En Sun, 06 Sep 2009 21:20:52 -0300, Stephen Hansen <apt.shan...@gmail.com>
escribió:
On Sun, Sep 6, 2009 at 4:31 PM, r <rt8...@gmail.com> wrote:
On Sep 6, 1:14 pm, "Jan Kaliszewski" <z...@chopin.edu.pl> wrote:
> 05-09-2009 r <rt8...@gmail.com> wrote:

> > i find the with statement (while quite useful in general
> > practice) is not a "cure all" for situations that need and exception
> > caught.

But what does that even mean? What's the -problem- that it isn't 'curing'? That 'with' doesn't completely replace all uses of 'try'? It was never meant
to-- that seems like a completely different problem area. But, if you do
want it to handle exception catching, that's just a question of making a
context manager that does so.

    import contextlib

    @contextlib.contextmanager
    def file_with_errorhandling(filename, mode,
exceptions=(IOError,OSError)):
        fp = file(filename, mode)
        try:
            yield fp
        except exceptions:
            print "Handle file-operation errors gracefully here."
        fp.close()

    with file_with_errorhandling(filename, 'r') as fp:
        fp.read() # or whatever

True, the context manager provided by file objects just lets exceptions
propagate up but that's usually the desired behavior.

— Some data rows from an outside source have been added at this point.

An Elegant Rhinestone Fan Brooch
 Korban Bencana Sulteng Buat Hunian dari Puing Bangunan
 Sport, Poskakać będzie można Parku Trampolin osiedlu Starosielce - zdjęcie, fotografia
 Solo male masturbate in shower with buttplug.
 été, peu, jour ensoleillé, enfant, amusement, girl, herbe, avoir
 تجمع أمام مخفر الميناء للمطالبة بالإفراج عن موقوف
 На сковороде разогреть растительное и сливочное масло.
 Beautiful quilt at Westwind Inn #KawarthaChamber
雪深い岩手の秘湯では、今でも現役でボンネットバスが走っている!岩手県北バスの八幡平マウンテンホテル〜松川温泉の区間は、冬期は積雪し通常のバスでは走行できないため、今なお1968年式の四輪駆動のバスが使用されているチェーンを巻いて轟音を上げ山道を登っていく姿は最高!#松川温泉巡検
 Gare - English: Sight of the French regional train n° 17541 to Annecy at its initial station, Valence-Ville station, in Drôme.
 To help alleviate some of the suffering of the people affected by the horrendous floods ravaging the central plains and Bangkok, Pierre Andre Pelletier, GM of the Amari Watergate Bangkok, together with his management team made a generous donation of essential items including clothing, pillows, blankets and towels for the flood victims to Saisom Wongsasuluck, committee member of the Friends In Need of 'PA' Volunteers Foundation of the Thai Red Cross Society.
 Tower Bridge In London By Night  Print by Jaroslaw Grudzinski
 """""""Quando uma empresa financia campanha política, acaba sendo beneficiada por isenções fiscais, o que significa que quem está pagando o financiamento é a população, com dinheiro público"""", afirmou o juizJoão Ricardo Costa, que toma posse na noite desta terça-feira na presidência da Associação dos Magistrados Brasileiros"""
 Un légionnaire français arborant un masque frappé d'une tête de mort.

You can make context
managers for particular problems you run across that handle exceptions if
you want.

Note that to correctly emulate the file built-in context manager,
fp.close() should be inside a finally clause.

The with statement isn't about never having to type try again, I don't
think.

The with statement is intended as a replacement for common try/finally
blocks, not try/except blocks as the OP seems to imply.